**Description of the task**
Transcribe every entry below word for word, but skip the pictures.

**Collected data entries**

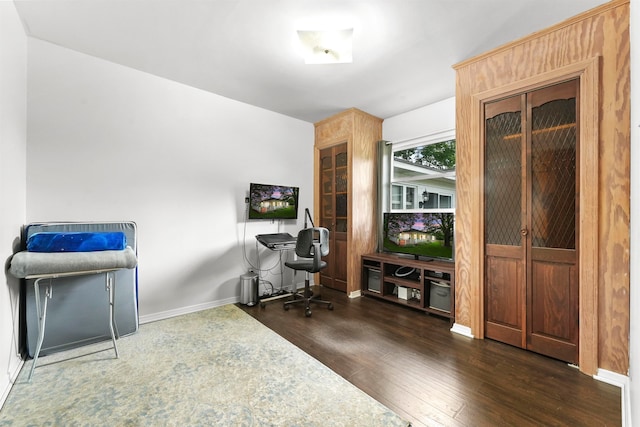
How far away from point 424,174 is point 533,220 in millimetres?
1780

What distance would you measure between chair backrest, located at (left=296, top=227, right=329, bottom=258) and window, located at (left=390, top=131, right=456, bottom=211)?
5.03ft

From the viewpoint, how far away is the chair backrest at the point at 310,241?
3.29m

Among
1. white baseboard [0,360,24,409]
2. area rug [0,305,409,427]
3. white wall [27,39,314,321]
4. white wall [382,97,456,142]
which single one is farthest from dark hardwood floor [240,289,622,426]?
white wall [382,97,456,142]

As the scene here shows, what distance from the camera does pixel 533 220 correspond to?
2330 mm

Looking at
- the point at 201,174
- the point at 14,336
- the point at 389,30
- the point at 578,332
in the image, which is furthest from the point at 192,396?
the point at 389,30

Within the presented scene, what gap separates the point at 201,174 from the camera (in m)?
3.38

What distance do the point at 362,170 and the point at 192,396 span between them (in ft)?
11.0

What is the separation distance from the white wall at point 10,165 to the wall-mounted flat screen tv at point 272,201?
2.15m

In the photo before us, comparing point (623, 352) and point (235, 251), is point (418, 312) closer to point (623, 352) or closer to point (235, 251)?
point (623, 352)

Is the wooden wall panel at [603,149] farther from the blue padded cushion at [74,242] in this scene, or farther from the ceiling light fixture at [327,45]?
the blue padded cushion at [74,242]

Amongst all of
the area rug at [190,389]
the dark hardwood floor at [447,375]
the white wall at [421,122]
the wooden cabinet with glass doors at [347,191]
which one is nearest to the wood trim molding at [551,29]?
the white wall at [421,122]

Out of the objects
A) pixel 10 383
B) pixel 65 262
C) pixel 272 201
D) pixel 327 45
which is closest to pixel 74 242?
pixel 65 262

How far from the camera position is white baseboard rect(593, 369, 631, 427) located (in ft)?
5.17

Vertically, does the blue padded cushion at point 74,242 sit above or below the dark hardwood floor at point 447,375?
above
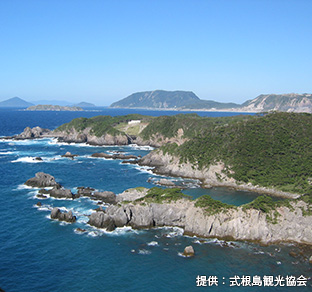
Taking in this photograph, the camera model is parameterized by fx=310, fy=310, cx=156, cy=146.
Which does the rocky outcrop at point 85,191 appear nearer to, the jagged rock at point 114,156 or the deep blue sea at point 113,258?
the deep blue sea at point 113,258

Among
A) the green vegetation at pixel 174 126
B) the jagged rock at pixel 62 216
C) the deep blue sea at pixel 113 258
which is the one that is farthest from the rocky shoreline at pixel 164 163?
the jagged rock at pixel 62 216

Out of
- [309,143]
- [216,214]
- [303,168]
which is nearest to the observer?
[216,214]

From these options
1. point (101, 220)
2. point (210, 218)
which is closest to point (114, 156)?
point (101, 220)

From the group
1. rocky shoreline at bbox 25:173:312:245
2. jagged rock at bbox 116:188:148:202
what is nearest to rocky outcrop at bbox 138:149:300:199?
rocky shoreline at bbox 25:173:312:245

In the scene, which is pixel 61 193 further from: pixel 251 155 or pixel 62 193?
pixel 251 155

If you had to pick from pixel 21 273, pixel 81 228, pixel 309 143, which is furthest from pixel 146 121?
pixel 21 273

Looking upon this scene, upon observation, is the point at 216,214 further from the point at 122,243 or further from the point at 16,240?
the point at 16,240
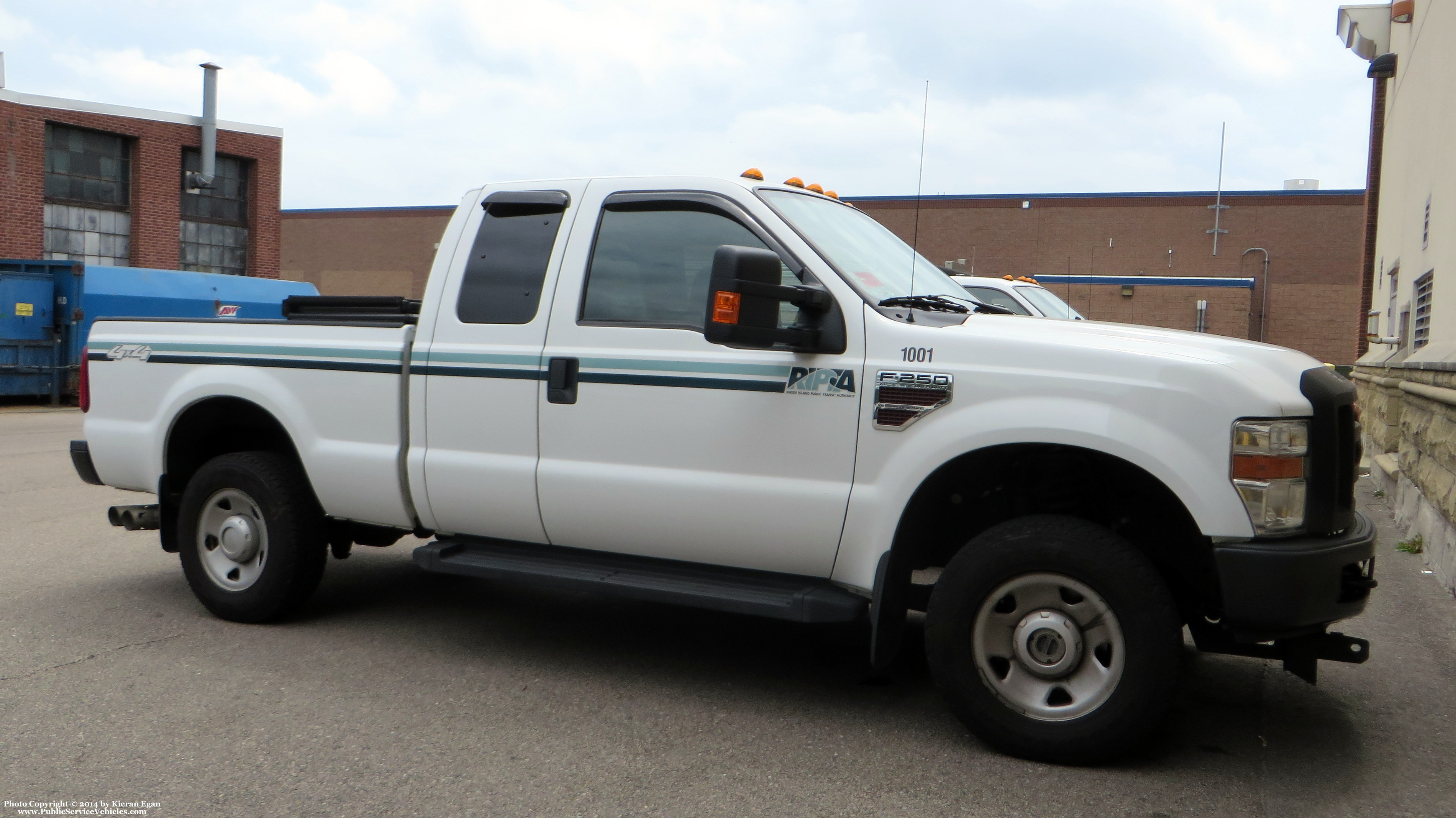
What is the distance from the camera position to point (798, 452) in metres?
4.37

**Finished exercise**
How far away from point 424,174 is point 533,220 in millimetres?
1780

What distance would you measure between chair backrest, located at (left=296, top=227, right=329, bottom=258) and window, located at (left=390, top=131, right=456, bottom=211)?
5.03ft

From the viewpoint, how far away is the chair backrest at the point at 310,241?
3.29m

Among
1. white baseboard [0,360,24,409]
2. area rug [0,305,409,427]
3. white wall [27,39,314,321]
4. white wall [382,97,456,142]
which single one is farthest from dark hardwood floor [240,289,622,426]?
white wall [382,97,456,142]

As the scene here shows, what distance from the camera does pixel 533 220 correspond to?
2330 mm

Looking at
- the point at 201,174
- the point at 14,336
- the point at 389,30
- the point at 578,332
in the image, which is furthest from the point at 192,396?
the point at 389,30

Within the presented scene, what gap separates the point at 201,174 from the camera (in m)?
3.38

What distance do the point at 362,170 and the point at 192,396 span between them (in ft)?
11.0

What is the separation distance from the white wall at point 10,165 to the wall-mounted flat screen tv at point 272,201?
2.15m

In the photo before us, comparing point (623, 352) and point (235, 251), is point (418, 312) closer to point (623, 352) or closer to point (235, 251)?
point (623, 352)

Is the wooden wall panel at [603,149] farther from the blue padded cushion at [74,242] in this scene, or farther from the ceiling light fixture at [327,45]?
the blue padded cushion at [74,242]

Amongst all of
the area rug at [190,389]
the dark hardwood floor at [447,375]
the white wall at [421,122]
the wooden cabinet with glass doors at [347,191]
which one is nearest to the wood trim molding at [551,29]?
the white wall at [421,122]

Out of the objects
A) pixel 10 383
B) pixel 65 262
C) pixel 272 201
D) pixel 327 45
which is closest to pixel 74 242?
pixel 65 262

How far from the camera position is white baseboard rect(593, 369, 631, 427) located (in ft)?
5.17

Vertically, does the blue padded cushion at point 74,242 sit above or below the dark hardwood floor at point 447,375?
above
Taking in this photograph, the camera model is parameterized by fx=310, fy=310, cx=156, cy=146.
Which does the rocky outcrop at point 85,191 appear nearer to, the jagged rock at point 114,156 or the deep blue sea at point 113,258?
the deep blue sea at point 113,258

Among
A) the green vegetation at pixel 174 126
B) the jagged rock at pixel 62 216
C) the deep blue sea at pixel 113 258
which is the one that is farthest from the rocky shoreline at pixel 164 163?
the jagged rock at pixel 62 216

Out of
- [309,143]
- [216,214]
- [303,168]
which is nearest to the observer?
[216,214]

From these options
1. point (101, 220)
2. point (210, 218)
which is closest to point (114, 156)?
point (101, 220)

From the group
1. rocky shoreline at bbox 25:173:312:245
2. jagged rock at bbox 116:188:148:202
what is nearest to rocky outcrop at bbox 138:149:300:199?
rocky shoreline at bbox 25:173:312:245

In the scene, which is pixel 61 193 further from: pixel 251 155 or pixel 62 193?
pixel 251 155

If you had to pick from pixel 21 273, pixel 81 228, pixel 309 143, which is furthest from pixel 146 121?
pixel 21 273

Looking upon this scene, upon observation, is the point at 216,214 further from the point at 122,243 or further from the point at 16,240?
the point at 16,240
What is the distance from the camera position to point (798, 452) in metres?
4.37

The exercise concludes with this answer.